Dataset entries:
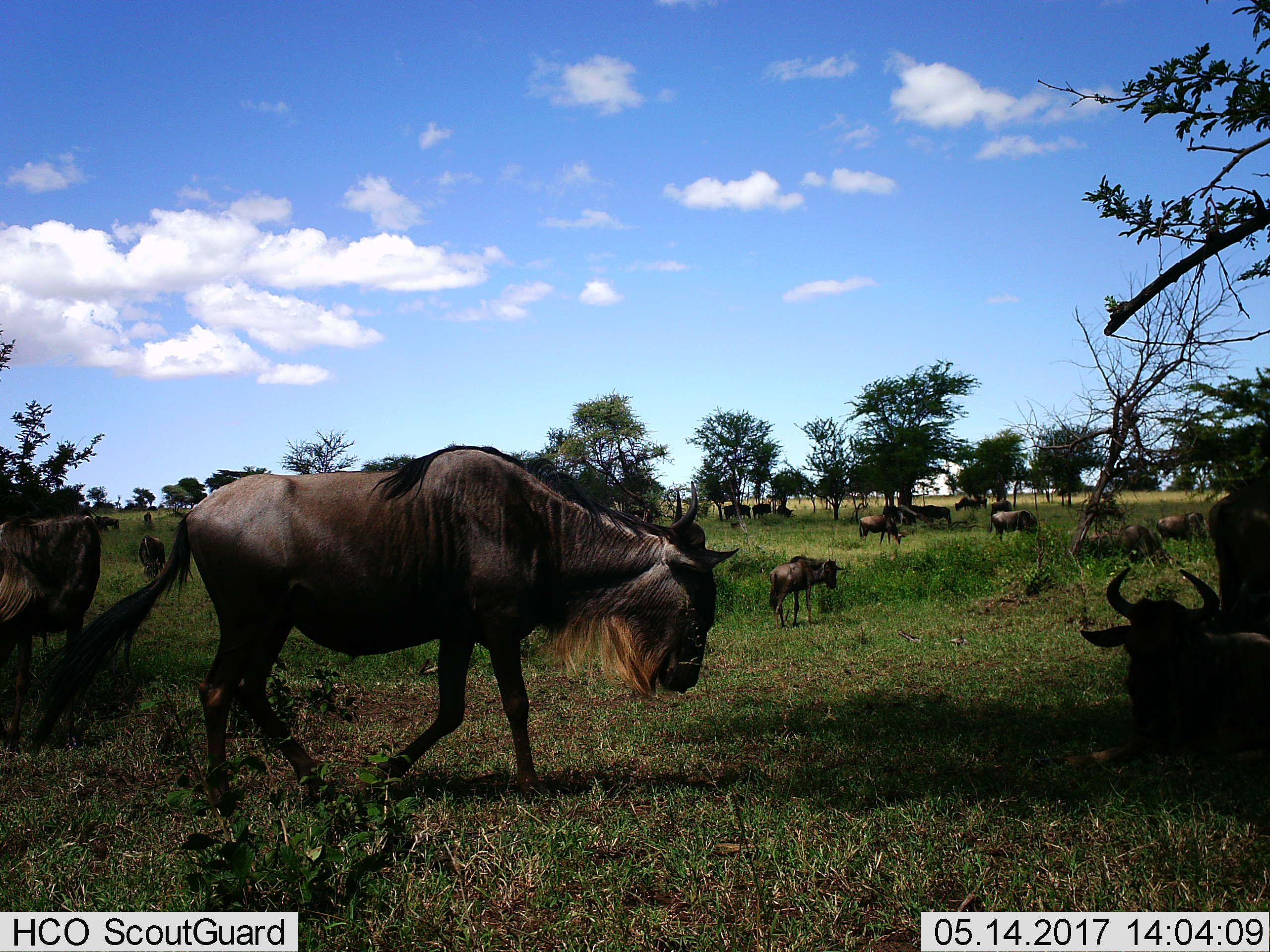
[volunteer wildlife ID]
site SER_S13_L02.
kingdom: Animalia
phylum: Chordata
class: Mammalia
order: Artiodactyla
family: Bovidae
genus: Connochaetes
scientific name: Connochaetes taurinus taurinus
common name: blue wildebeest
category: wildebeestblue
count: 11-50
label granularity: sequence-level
==
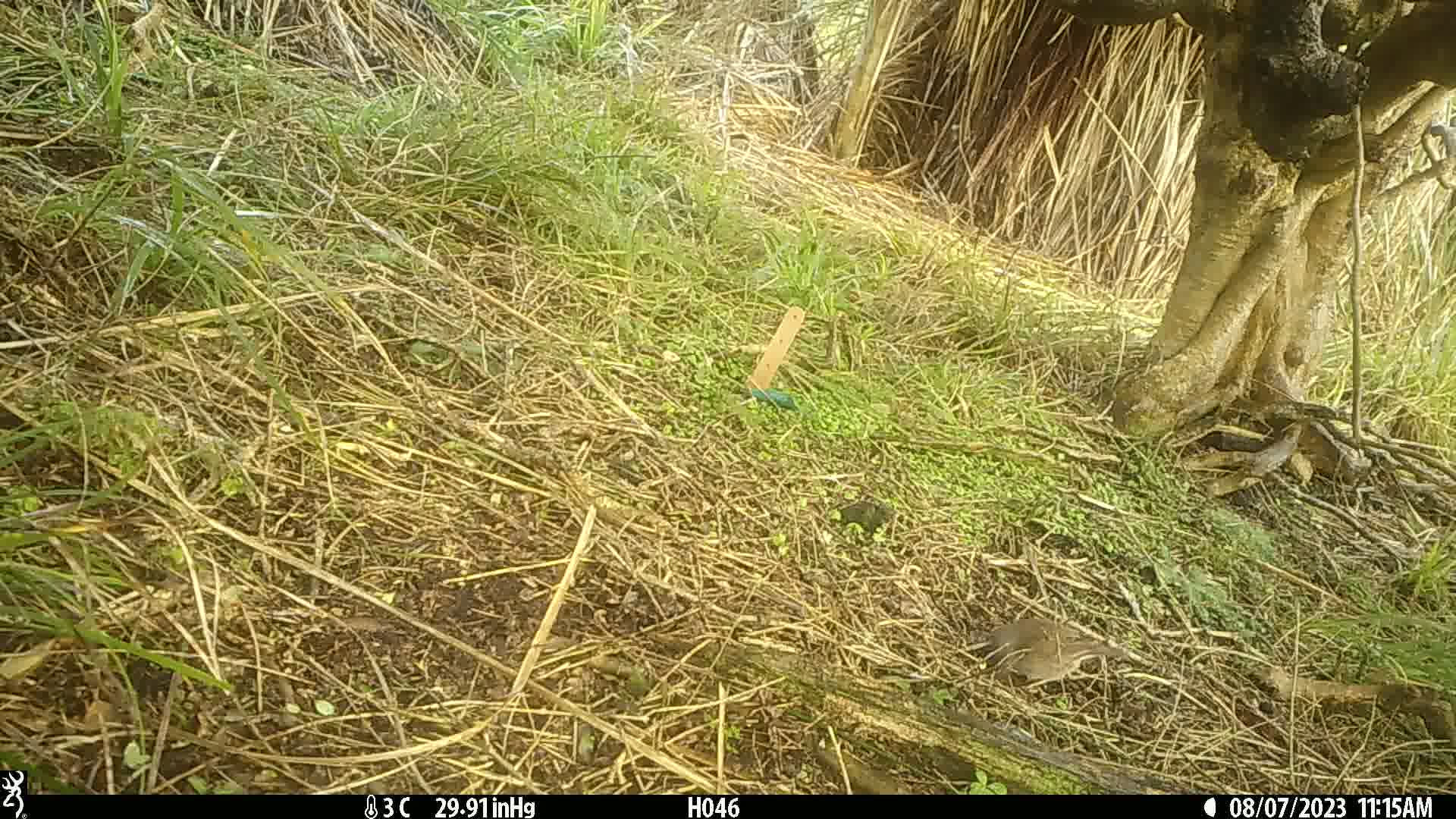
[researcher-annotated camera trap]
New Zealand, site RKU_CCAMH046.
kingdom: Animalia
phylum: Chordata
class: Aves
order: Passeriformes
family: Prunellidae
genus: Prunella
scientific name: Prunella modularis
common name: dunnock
---
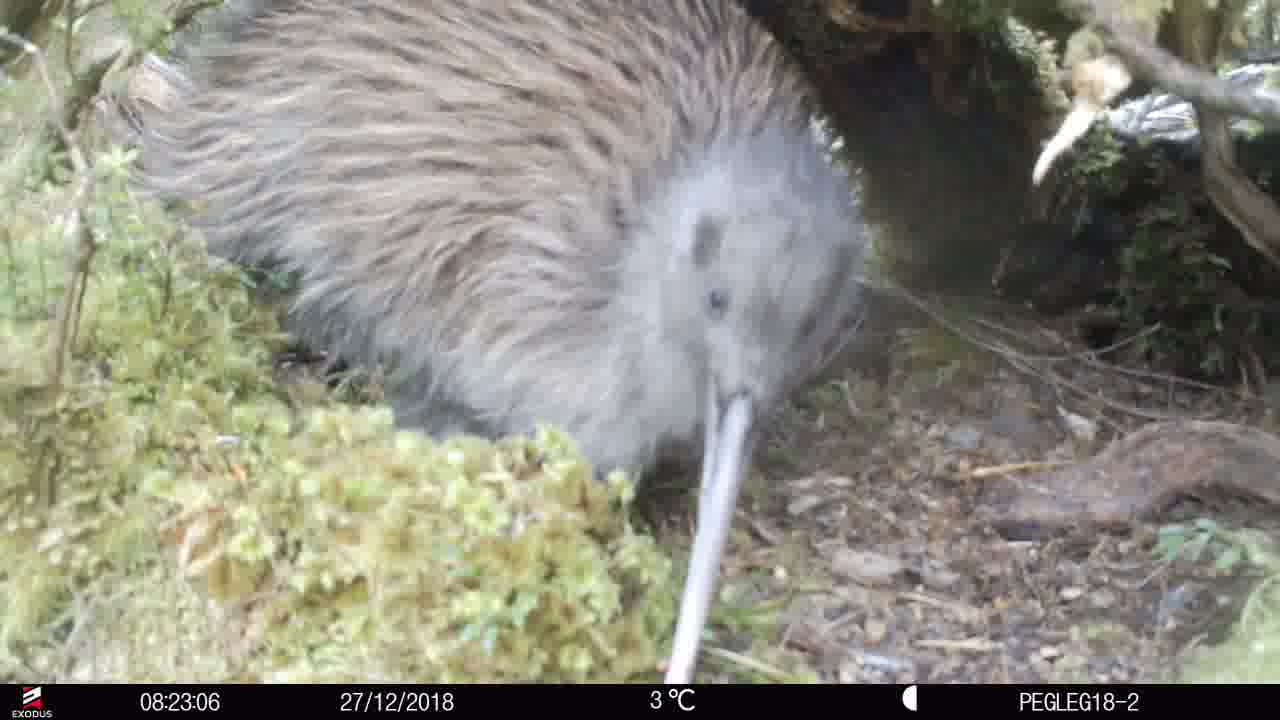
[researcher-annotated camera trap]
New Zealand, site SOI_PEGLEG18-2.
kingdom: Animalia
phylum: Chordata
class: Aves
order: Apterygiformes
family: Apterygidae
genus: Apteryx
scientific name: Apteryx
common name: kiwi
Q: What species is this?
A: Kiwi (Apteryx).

# [Your goal]
Send back an exact copy of only the lines from the line with "[volunteer wildlife ID]" up to and including the line with "label granularity: sequence-level" in the data above.

# [Problem solution]
[volunteer wildlife ID]
site SER_S13_L02.
kingdom: Animalia
phylum: Chordata
class: Mammalia
order: Artiodactyla
family: Bovidae
genus: Connochaetes
scientific name: Connochaetes taurinus taurinus
common name: blue wildebeest
category: wildebeestblue
count: 11-50
label granularity: sequence-level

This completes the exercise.